Schools are busy enough without teachers and staff having to be confused about which assessments count toward student grades, and for how much. In Schoolrunner, this is all easily managed. You control which "types" of assessments exist at your school. "Assessment types" designate whether an assessment is a quiz, a test, a homework assignment, a classwork assignment, a project, or something different – it's all up to you. Every assessment must be given one of the "types" that is available at your school upon its creation:
Once you have various types of assessments created, you can determine which types factor in to course grades, and how much each should count for (or, whether two or more types should be bucketed together).
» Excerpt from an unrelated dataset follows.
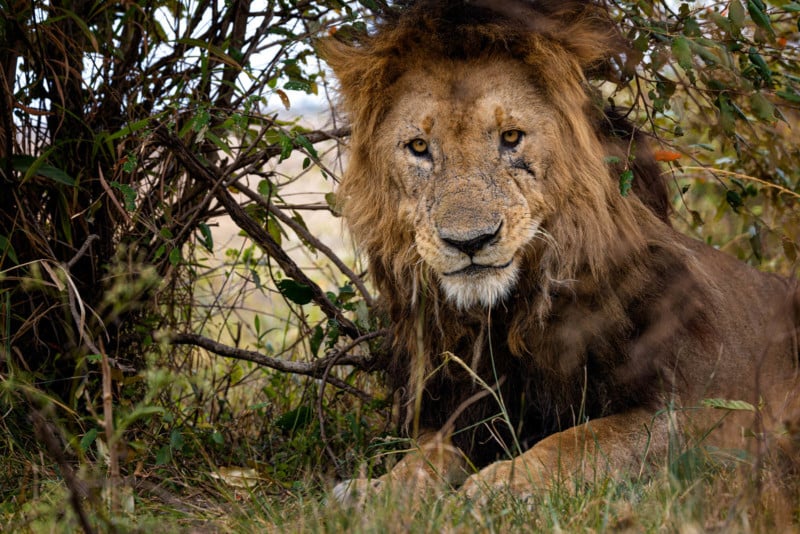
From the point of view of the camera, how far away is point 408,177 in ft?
11.1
Using the above screenshot as an example, there are six types of assessments at this school:
- Classwork
- Exam
- Exit Ticket
- Final
- Homework
- Practice
If all assignments designated as either "Classwork" or "Exit Ticket" should collectively account for 30% of a student's final grade, those can be put in a bucket called "Class Assessments". Other assessment types can be put into buckets together, or they can stand alone. You can also choose to leave out certain assessment types from final grades all together. Here's an example of how course grades can break down, otherwise known as a methodology.
Bucket Title
|
Assessment "Types" Included in the Bucket
|
Bucket Weight
|
Class Assessments | Classwork, Exit Ticket | 30% |
Monthly Exams | Exam | 20% |
Homework | Homework | 30% |
End of Year Exam | Final | 20% |
Note that "Practice" was left out of the methodology above. This means that any assessment tagged as "Practice" will not count toward student course grades. These assessments can still be useful for tracking progress or analyzing how effective students are at brushing up on their skills, but since it's not included in the methodology, none of these assessment results will count toward grades.
Schoolrunner does all the math and weighting for you. As long as teachers create assessments that are tagged as an assessment "type" that is part of their course's methodology, student scores will automatically be weighted and bubble up into grades for quarters, semesters, and final year grades (depending on the grading terms at your school, of course, which are up to you).